DATOS DISPONIBLES -
+++

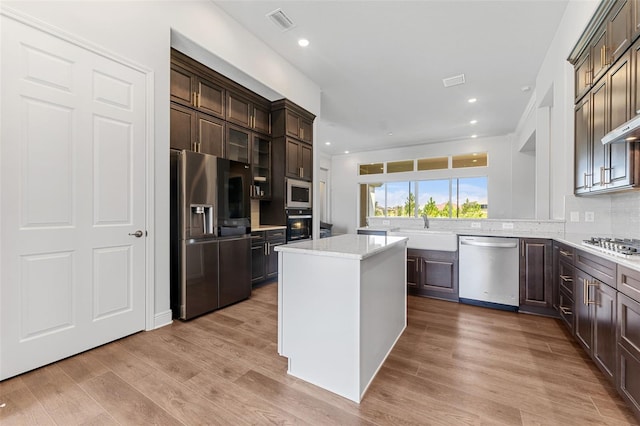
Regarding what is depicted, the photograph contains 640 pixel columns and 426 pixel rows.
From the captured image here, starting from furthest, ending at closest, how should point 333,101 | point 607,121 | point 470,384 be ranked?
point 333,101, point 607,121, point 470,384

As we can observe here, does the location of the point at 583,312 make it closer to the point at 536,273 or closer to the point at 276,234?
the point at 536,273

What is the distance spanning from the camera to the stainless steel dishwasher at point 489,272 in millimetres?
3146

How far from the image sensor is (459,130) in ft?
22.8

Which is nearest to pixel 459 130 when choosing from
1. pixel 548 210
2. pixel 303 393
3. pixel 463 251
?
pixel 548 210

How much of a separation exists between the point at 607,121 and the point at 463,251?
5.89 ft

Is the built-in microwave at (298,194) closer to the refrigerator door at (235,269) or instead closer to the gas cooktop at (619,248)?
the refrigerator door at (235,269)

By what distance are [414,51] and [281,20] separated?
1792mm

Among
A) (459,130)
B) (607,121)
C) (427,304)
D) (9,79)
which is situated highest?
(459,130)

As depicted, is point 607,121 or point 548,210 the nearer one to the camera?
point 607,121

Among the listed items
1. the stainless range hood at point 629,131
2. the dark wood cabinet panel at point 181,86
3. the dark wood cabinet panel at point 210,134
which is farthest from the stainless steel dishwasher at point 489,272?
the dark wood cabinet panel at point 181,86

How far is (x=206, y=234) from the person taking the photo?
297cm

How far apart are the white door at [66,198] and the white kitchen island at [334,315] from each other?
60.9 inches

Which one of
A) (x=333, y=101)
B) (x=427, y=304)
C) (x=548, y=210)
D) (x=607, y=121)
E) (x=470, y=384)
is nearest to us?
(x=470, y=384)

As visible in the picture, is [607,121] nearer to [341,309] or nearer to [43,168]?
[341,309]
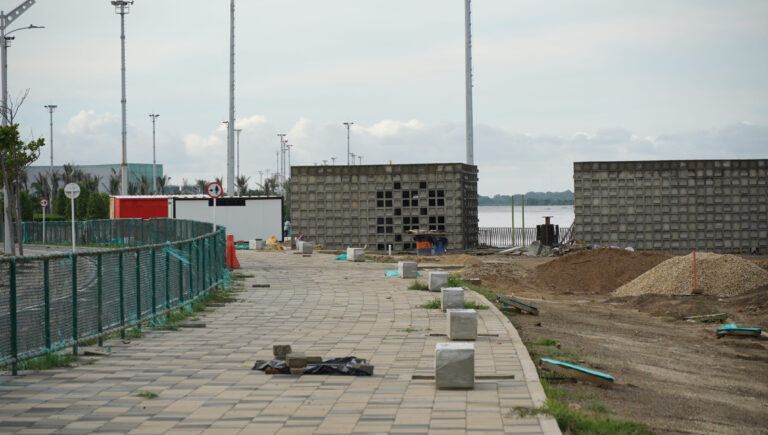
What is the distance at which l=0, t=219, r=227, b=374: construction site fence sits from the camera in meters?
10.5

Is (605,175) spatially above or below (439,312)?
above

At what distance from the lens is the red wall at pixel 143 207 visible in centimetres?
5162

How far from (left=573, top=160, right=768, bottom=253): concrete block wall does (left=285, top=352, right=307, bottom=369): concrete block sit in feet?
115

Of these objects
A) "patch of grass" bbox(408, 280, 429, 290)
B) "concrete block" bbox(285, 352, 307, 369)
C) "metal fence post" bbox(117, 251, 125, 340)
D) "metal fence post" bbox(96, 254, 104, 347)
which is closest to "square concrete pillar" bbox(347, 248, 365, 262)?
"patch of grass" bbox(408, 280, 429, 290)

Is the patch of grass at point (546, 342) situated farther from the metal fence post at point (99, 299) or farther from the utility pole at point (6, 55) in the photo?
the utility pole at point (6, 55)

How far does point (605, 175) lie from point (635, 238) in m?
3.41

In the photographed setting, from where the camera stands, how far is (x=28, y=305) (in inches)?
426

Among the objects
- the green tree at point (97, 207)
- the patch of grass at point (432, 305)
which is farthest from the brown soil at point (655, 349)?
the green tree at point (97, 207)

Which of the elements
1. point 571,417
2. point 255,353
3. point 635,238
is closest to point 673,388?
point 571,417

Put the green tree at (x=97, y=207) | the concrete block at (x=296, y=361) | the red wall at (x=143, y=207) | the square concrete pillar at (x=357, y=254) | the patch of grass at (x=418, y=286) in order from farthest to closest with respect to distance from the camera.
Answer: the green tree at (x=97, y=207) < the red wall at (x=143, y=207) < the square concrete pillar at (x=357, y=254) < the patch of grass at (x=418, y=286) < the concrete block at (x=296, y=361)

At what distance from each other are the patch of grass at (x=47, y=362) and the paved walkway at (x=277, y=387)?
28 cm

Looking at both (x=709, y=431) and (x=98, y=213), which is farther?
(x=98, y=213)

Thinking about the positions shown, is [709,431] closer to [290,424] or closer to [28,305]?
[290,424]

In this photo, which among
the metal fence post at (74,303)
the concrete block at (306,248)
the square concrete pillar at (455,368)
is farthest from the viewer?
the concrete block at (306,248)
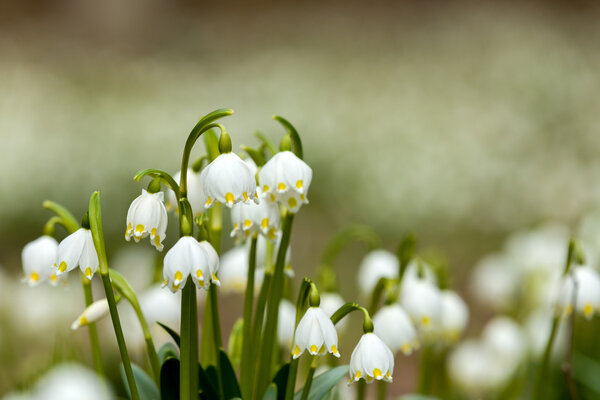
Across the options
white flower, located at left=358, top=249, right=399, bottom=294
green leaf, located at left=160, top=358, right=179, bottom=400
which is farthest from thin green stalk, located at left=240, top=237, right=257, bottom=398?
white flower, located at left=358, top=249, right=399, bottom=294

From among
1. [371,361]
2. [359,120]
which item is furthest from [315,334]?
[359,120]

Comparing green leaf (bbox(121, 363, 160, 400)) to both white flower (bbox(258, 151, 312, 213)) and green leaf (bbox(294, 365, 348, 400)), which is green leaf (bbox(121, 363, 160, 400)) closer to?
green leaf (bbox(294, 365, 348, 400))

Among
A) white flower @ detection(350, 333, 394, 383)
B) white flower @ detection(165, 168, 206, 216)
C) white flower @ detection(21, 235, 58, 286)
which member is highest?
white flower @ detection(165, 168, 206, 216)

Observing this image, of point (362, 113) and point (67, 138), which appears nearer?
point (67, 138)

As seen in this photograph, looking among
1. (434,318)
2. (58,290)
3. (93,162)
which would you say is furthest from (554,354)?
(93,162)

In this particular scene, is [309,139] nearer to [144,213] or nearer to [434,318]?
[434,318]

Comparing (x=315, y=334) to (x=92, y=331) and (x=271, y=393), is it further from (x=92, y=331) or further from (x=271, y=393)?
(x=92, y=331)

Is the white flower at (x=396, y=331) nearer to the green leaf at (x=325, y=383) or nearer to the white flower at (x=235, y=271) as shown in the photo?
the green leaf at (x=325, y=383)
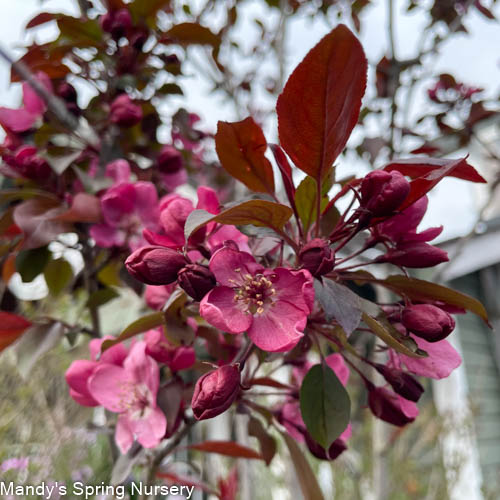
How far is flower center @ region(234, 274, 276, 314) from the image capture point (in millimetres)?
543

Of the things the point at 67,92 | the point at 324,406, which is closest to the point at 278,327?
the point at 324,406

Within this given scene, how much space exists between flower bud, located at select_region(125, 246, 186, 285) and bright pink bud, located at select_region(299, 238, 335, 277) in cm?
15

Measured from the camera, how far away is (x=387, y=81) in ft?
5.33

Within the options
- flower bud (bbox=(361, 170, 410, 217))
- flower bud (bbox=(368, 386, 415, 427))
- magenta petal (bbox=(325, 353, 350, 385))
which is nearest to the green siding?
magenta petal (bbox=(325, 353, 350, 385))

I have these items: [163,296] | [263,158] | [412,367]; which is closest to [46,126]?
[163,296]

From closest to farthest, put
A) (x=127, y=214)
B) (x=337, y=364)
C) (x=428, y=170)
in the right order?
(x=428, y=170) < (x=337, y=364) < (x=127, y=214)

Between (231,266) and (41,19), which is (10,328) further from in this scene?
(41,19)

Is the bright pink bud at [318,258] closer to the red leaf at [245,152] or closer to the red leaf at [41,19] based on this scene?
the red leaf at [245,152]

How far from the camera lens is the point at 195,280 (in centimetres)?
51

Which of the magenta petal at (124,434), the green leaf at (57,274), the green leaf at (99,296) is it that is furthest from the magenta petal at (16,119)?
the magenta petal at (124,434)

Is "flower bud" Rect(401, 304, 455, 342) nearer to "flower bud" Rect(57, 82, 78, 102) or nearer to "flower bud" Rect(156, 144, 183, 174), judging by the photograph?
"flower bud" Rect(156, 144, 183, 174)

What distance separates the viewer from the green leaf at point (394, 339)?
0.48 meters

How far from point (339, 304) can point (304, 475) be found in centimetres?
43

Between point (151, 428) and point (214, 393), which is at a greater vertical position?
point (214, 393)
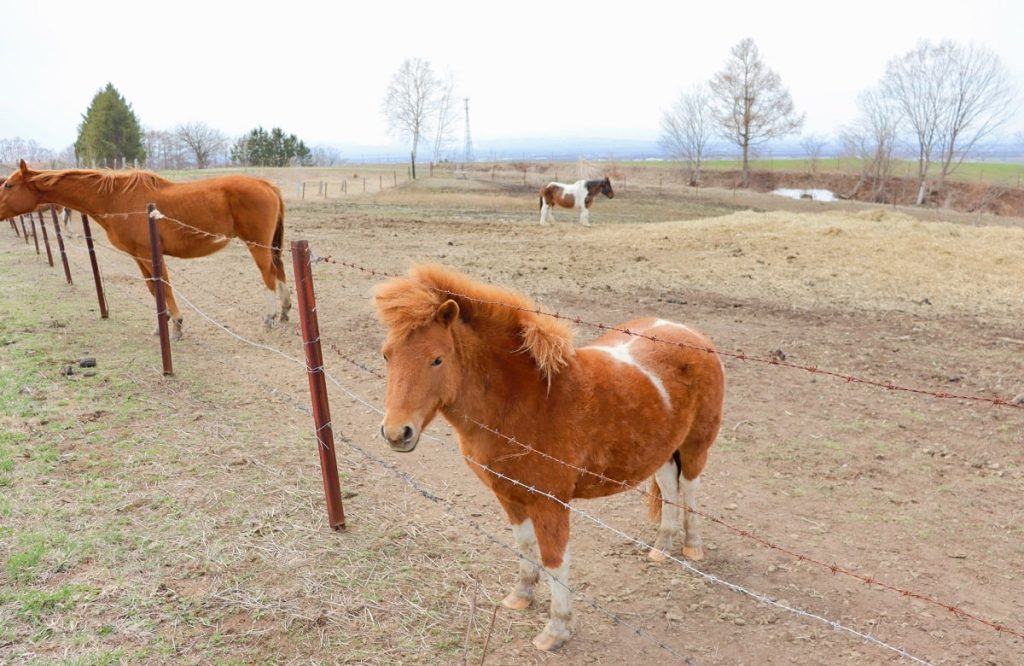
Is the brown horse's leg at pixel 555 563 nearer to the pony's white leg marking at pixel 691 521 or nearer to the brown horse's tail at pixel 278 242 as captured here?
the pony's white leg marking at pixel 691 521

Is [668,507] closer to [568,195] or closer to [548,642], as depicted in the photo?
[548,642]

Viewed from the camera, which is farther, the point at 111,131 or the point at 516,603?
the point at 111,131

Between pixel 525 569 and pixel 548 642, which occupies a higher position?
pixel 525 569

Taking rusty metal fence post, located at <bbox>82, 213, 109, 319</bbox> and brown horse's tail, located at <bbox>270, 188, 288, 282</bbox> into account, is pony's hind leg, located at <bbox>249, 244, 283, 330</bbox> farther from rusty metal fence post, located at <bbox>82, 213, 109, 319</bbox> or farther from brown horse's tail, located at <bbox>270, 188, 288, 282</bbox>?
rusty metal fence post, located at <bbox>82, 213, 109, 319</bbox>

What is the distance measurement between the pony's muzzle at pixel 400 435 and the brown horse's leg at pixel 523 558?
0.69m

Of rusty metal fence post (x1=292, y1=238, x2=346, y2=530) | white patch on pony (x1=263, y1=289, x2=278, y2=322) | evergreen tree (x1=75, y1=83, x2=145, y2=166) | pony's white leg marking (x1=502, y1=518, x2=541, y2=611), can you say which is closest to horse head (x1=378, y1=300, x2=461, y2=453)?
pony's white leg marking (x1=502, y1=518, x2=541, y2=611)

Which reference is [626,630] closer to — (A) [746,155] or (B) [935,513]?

+++

TAREA A REALIZAR -
Filtra las entradas anteriores y copia cada línea que contenga la cadena "petal".

RESULTADO FINAL -
- magenta petal (bbox=(325, 353, 350, 385))
magenta petal (bbox=(325, 353, 350, 385))
Which of the magenta petal at (124,434), the green leaf at (57,274), the green leaf at (99,296) is it that is furthest from the magenta petal at (16,119)?
the magenta petal at (124,434)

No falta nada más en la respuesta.